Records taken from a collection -
= Beginning of Section =
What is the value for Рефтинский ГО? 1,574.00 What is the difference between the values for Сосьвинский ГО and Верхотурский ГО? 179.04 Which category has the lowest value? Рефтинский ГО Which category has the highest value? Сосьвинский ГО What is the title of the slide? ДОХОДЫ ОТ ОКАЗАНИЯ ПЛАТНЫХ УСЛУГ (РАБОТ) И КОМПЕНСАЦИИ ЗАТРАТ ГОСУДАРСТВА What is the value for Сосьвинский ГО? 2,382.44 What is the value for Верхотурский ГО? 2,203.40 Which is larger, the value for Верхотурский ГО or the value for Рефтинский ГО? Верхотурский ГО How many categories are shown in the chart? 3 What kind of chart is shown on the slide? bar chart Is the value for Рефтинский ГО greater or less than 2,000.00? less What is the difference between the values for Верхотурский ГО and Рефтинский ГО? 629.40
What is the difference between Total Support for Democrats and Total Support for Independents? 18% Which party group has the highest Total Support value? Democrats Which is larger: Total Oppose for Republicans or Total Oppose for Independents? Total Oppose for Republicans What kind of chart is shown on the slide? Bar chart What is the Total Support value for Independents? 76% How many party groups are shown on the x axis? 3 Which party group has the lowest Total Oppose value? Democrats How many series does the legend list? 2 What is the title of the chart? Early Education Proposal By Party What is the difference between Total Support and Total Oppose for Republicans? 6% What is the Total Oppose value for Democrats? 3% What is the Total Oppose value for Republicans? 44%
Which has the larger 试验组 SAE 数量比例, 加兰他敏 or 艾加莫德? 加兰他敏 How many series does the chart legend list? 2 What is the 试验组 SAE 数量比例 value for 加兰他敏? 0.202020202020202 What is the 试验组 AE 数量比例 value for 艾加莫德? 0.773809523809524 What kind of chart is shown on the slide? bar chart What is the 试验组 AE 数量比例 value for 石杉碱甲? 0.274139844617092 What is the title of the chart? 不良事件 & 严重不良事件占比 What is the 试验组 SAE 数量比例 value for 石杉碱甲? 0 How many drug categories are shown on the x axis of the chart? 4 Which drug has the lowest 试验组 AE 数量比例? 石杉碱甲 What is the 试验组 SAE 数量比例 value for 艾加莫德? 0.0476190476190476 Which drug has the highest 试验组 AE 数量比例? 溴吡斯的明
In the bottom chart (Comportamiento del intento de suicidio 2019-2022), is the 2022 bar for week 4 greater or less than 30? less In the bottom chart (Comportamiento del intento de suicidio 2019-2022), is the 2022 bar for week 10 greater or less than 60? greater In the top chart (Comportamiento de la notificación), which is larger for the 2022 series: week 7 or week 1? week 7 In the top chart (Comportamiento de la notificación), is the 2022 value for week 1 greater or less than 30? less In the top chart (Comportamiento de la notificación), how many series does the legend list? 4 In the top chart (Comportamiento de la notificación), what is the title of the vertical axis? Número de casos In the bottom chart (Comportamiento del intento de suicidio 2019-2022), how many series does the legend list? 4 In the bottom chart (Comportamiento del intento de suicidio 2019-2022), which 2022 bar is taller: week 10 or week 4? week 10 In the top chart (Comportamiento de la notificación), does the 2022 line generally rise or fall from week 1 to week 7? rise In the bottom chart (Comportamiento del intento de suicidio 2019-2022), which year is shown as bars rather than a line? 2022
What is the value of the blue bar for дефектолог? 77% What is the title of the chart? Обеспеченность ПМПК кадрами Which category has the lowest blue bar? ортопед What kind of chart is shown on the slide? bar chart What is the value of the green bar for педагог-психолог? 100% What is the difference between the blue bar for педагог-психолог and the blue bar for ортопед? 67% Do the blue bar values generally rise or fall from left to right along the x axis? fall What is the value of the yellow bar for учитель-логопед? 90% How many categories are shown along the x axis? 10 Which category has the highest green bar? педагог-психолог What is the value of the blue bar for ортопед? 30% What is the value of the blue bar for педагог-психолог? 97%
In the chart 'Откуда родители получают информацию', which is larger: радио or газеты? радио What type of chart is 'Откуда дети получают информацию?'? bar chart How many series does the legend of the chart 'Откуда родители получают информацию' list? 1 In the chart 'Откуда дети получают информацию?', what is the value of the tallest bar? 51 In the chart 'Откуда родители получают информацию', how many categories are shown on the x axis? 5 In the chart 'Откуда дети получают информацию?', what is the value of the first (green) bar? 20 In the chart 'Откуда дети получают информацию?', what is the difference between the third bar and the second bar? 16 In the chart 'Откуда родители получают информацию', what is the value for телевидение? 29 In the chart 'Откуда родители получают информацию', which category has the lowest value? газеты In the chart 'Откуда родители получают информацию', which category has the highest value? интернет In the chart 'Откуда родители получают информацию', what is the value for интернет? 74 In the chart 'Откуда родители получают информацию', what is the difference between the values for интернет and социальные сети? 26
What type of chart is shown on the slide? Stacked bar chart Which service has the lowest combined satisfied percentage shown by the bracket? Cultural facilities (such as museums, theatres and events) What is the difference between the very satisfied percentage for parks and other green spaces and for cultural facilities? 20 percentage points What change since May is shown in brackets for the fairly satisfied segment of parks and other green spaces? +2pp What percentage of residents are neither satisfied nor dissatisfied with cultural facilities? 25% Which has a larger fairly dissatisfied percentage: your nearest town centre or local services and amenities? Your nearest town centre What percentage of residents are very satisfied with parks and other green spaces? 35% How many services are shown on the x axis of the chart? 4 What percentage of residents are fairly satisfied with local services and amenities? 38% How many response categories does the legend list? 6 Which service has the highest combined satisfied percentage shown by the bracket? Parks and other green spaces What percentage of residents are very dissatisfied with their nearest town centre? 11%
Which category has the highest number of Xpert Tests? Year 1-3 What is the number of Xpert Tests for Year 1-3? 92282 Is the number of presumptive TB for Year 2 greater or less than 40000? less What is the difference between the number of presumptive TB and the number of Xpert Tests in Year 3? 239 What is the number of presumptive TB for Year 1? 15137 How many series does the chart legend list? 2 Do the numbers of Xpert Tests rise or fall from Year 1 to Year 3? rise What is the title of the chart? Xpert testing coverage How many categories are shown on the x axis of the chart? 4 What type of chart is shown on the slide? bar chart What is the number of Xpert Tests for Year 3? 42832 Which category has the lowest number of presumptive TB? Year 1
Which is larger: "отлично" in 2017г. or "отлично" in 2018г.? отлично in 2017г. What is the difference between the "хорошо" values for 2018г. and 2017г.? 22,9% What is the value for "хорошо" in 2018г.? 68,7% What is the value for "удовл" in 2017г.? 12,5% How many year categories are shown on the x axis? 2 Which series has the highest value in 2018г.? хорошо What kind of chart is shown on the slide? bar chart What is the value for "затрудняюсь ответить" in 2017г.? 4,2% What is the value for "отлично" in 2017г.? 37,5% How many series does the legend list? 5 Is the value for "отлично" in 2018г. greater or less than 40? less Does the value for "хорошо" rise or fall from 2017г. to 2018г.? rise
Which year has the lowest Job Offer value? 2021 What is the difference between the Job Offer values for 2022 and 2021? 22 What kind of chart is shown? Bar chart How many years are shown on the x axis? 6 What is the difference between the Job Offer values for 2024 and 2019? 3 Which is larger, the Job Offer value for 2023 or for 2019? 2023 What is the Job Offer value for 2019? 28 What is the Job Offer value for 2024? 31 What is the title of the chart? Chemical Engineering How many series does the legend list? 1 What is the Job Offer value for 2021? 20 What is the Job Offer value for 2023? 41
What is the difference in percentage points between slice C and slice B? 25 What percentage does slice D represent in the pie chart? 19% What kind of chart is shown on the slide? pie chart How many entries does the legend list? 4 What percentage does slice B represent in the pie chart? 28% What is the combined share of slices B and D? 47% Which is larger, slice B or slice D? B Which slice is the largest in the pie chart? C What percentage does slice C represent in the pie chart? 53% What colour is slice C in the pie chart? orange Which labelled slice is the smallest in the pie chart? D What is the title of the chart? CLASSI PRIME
= End of Section =
BRIEF - Copy out every line of the data above, changing nothing.

WRITTEN RESPONSE -
What is the value for Рефтинский ГО? 1,574.00 What is the difference between the values for Сосьвинский ГО and Верхотурский ГО? 179.04 Which category has the lowest value? Рефтинский ГО Which category has the highest value? Сосьвинский ГО What is the title of the slide? ДОХОДЫ ОТ ОКАЗАНИЯ ПЛАТНЫХ УСЛУГ (РАБОТ) И КОМПЕНСАЦИИ ЗАТРАТ ГОСУДАРСТВА What is the value for Сосьвинский ГО? 2,382.44 What is the value for Верхотурский ГО? 2,203.40 Which is larger, the value for Верхотурский ГО or the value for Рефтинский ГО? Верхотурский ГО How many categories are shown in the chart? 3 What kind of chart is shown on the slide? bar chart Is the value for Рефтинский ГО greater or less than 2,000.00? less What is the difference between the values for Верхотурский ГО and Рефтинский ГО? 629.40
What is the difference between Total Support for Democrats and Total Support for Independents? 18% Which party group has the highest Total Support value? Democrats Which is larger: Total Oppose for Republicans or Total Oppose for Independents? Total Oppose for Republicans What kind of chart is shown on the slide? Bar chart What is the Total Support value for Independents? 76% How many party groups are shown on the x axis? 3 Which party group has the lowest Total Oppose value? Democrats How many series does the legend list? 2 What is the title of the chart? Early Education Proposal By Party What is the difference between Total Support and Total Oppose for Republicans? 6% What is the Total Oppose value for Democrats? 3% What is the Total Oppose value for Republicans? 44%
Which has the larger 试验组 SAE 数量比例, 加兰他敏 or 艾加莫德? 加兰他敏 How many series does the chart legend list? 2 What is the 试验组 SAE 数量比例 value for 加兰他敏? 0.202020202020202 What is the 试验组 AE 数量比例 value for 艾加莫德? 0.773809523809524 What kind of chart is shown on the slide? bar chart What is the 试验组 AE 数量比例 value for 石杉碱甲? 0.274139844617092 What is the title of the chart? 不良事件 & 严重不良事件占比 What is the 试验组 SAE 数量比例 value for 石杉碱甲? 0 How many drug categories are shown on the x axis of the chart? 4 Which drug has the lowest 试验组 AE 数量比例? 石杉碱甲 What is the 试验组 SAE 数量比例 value for 艾加莫德? 0.0476190476190476 Which drug has the highest 试验组 AE 数量比例? 溴吡斯的明
In the bottom chart (Comportamiento del intento de suicidio 2019-2022), is the 2022 bar for week 4 greater or less than 30? less In the bottom chart (Comportamiento del intento de suicidio 2019-2022), is the 2022 bar for week 10 greater or less than 60? greater In the top chart (Comportamiento de la notificación), which is larger for the 2022 series: week 7 or week 1? week 7 In the top chart (Comportamiento de la notificación), is the 2022 value for week 1 greater or less than 30? less In the top chart (Comportamiento de la notificación), how many series does the legend list? 4 In the top chart (Comportamiento de la notificación), what is the title of the vertical axis? Número de casos In the bottom chart (Comportamiento del intento de suicidio 2019-2022), how many series does the legend list? 4 In the bottom chart (Comportamiento del intento de suicidio 2019-2022), which 2022 bar is taller: week 10 or week 4? week 10 In the top chart (Comportamiento de la notificación), does the 2022 line generally rise or fall from week 1 to week 7? rise In the bottom chart (Comportamiento del intento de suicidio 2019-2022), which year is shown as bars rather than a line? 2022
What is the value of the blue bar for дефектолог? 77% What is the title of the chart? Обеспеченность ПМПК кадрами Which category has the lowest blue bar? ортопед What kind of chart is shown on the slide? bar chart What is the value of the green bar for педагог-психолог? 100% What is the difference between the blue bar for педагог-психолог and the blue bar for ортопед? 67% Do the blue bar values generally rise or fall from left to right along the x axis? fall What is the value of the yellow bar for учитель-логопед? 90% How many categories are shown along the x axis? 10 Which category has the highest green bar? педагог-психолог What is the value of the blue bar for ортопед? 30% What is the value of the blue bar for педагог-психолог? 97%
In the chart 'Откуда родители получают информацию', which is larger: радио or газеты? радио What type of chart is 'Откуда дети получают информацию?'? bar chart How many series does the legend of the chart 'Откуда родители получают информацию' list? 1 In the chart 'Откуда дети получают информацию?', what is the value of the tallest bar? 51 In the chart 'Откуда родители получают информацию', how many categories are shown on the x axis? 5 In the chart 'Откуда дети получают информацию?', what is the value of the first (green) bar? 20 In the chart 'Откуда дети получают информацию?', what is the difference between the third bar and the second bar? 16 In the chart 'Откуда родители получают информацию', what is the value for телевидение? 29 In the chart 'Откуда родители получают информацию', which category has the lowest value? газеты In the chart 'Откуда родители получают информацию', which category has the highest value? интернет In the chart 'Откуда родители получают информацию', what is the value for интернет? 74 In the chart 'Откуда родители получают информацию', what is the difference between the values for интернет and социальные сети? 26
What type of chart is shown on the slide? Stacked bar chart Which service has the lowest combined satisfied percentage shown by the bracket? Cultural facilities (such as museums, theatres and events) What is the difference between the very satisfied percentage for parks and other green spaces and for cultural facilities? 20 percentage points What change since May is shown in brackets for the fairly satisfied segment of parks and other green spaces? +2pp What percentage of residents are neither satisfied nor dissatisfied with cultural facilities? 25% Which has a larger fairly dissatisfied percentage: your nearest town centre or local services and amenities? Your nearest town centre What percentage of residents are very satisfied with parks and other green spaces? 35% How many services are shown on the x axis of the chart? 4 What percentage of residents are fairly satisfied with local services and amenities? 38% How many response categories does the legend list? 6 Which service has the highest combined satisfied percentage shown by the bracket? Parks and other green spaces What percentage of residents are very dissatisfied with their nearest town centre? 11%
Which category has the highest number of Xpert Tests? Year 1-3 What is the number of Xpert Tests for Year 1-3? 92282 Is the number of presumptive TB for Year 2 greater or less than 40000? less What is the difference between the number of presumptive TB and the number of Xpert Tests in Year 3? 239 What is the number of presumptive TB for Year 1? 15137 How many series does the chart legend list? 2 Do the numbers of Xpert Tests rise or fall from Year 1 to Year 3? rise What is the title of the chart? Xpert testing coverage How many categories are shown on the x axis of the chart? 4 What type of chart is shown on the slide? bar chart What is the number of Xpert Tests for Year 3? 42832 Which category has the lowest number of presumptive TB? Year 1
Which is larger: "отлично" in 2017г. or "отлично" in 2018г.? отлично in 2017г. What is the difference between the "хорошо" values for 2018г. and 2017г.? 22,9% What is the value for "хорошо" in 2018г.? 68,7% What is the value for "удовл" in 2017г.? 12,5% How many year categories are shown on the x axis? 2 Which series has the highest value in 2018г.? хорошо What kind of chart is shown on the slide? bar chart What is the value for "затрудняюсь ответить" in 2017г.? 4,2% What is the value for "отлично" in 2017г.? 37,5% How many series does the legend list? 5 Is the value for "отлично" in 2018г. greater or less than 40? less Does the value for "хорошо" rise or fall from 2017г. to 2018г.? rise
Which year has the lowest Job Offer value? 2021 What is the difference between the Job Offer values for 2022 and 2021? 22 What kind of chart is shown? Bar chart How many years are shown on the x axis? 6 What is the difference between the Job Offer values for 2024 and 2019? 3 Which is larger, the Job Offer value for 2023 or for 2019? 2023 What is the Job Offer value for 2019? 28 What is the Job Offer value for 2024? 31 What is the title of the chart? Chemical Engineering How many series does the legend list? 1 What is the Job Offer value for 2021? 20 What is the Job Offer value for 2023? 41
What is the difference in percentage points between slice C and slice B? 25 What percentage does slice D represent in the pie chart? 19% What kind of chart is shown on the slide? pie chart How many entries does the legend list? 4 What percentage does slice B represent in the pie chart? 28% What is the combined share of slices B and D? 47% Which is larger, slice B or slice D? B Which slice is the largest in the pie chart? C What percentage does slice C represent in the pie chart? 53% What colour is slice C in the pie chart? orange Which labelled slice is the smallest in the pie chart? D What is the title of the chart? CLASSI PRIME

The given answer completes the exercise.